“New Year Trepidation”

Posted on Jan, Mon, 2024 in Landscapes, Musings from Still Point, Uncategorized

“New Year Trepidation”

This is the new year view that greeted me Friday as I approached the woodland just beyond the dried banks at the north end of Schweitzer marsh. There are untold poems that reside within. One can imagine Robert Frost pronouncing it “dark and deep.” And as this old woodland sprawls atop glacial drift and a garrison of pin oak, beech and hawthorn fortify what remains of the marsh, a line from Keats comes to mind; “The sedge has withered from the lake, And no birds sing.”

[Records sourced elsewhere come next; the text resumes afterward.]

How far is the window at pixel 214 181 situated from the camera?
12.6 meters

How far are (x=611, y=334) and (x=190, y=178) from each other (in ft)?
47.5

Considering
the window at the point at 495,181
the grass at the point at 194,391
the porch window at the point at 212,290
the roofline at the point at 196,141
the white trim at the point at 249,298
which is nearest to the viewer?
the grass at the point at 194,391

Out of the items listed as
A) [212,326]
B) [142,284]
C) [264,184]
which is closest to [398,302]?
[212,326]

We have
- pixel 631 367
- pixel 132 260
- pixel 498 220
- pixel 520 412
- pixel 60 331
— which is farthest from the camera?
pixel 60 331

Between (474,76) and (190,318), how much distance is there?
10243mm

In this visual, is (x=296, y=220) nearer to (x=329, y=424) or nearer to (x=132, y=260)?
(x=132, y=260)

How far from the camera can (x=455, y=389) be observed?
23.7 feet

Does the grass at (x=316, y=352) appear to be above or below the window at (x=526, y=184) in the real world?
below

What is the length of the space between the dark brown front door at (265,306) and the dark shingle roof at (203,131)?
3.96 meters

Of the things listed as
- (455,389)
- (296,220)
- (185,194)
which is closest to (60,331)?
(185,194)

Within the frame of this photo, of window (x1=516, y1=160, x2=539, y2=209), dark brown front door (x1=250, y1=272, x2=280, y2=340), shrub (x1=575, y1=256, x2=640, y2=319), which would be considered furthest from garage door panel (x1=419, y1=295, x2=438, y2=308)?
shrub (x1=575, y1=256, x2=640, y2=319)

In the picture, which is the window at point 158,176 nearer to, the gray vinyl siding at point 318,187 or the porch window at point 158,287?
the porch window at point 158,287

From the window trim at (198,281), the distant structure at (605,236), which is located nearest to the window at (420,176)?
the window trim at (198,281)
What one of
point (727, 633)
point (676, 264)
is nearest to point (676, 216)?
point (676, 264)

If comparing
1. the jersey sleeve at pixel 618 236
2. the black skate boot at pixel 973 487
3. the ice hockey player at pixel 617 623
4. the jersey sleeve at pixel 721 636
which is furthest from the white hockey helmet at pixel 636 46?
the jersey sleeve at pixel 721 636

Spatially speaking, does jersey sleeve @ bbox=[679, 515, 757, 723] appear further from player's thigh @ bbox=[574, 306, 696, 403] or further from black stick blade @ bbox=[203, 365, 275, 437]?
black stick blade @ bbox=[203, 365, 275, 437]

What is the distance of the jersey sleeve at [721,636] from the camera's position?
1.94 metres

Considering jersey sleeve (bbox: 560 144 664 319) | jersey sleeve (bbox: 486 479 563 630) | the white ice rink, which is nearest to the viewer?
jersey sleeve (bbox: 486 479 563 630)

One year after the Wheeling & Lake Erie Railway created a channel and added a new culvert, the wetland has been largely drained and transformed. Waterfowl and wildlife that have depended on the marsh for nesting and food and that animated the wetland for at least a century have disappeared and with them its spirit. Countless individuals who will see this post have written entreaties to the W&LE, signed and helped fund a national petition, and encouraged the Ohio EPA, Army Corps of Engineers, Summit County Parks and Tinker’s Creek Watershed Partners to bring to bear responsibility and a sense of stewardship to the Railway. The solutions are within easy reach and of little cost to the company but the W&LE refuses to correct its poor judgement – the product of corporate insouciance perhaps or simply inflated ego.

In a final attempt to save the marsh we asked the Army Corps of Engineers to begin an investigation last September based on the Railway’s failure to obtain permits to create the drainage canal. To date, the Corps has provided none of its findings as we continue to request status reports. As they become available or other information surfaces we will keep you all apprised.

My choice of title was not “Happy” New Year, as you no doubt have deduced from the content of this post. “Trepidation” strikes me as the operative word, not only for the tragedy of a wetland but for the overwhelming dread that has our Republic in its hold. Sadly, the notion of hope seems a bit quixotic if not quaint in this year of our retributor, 2024.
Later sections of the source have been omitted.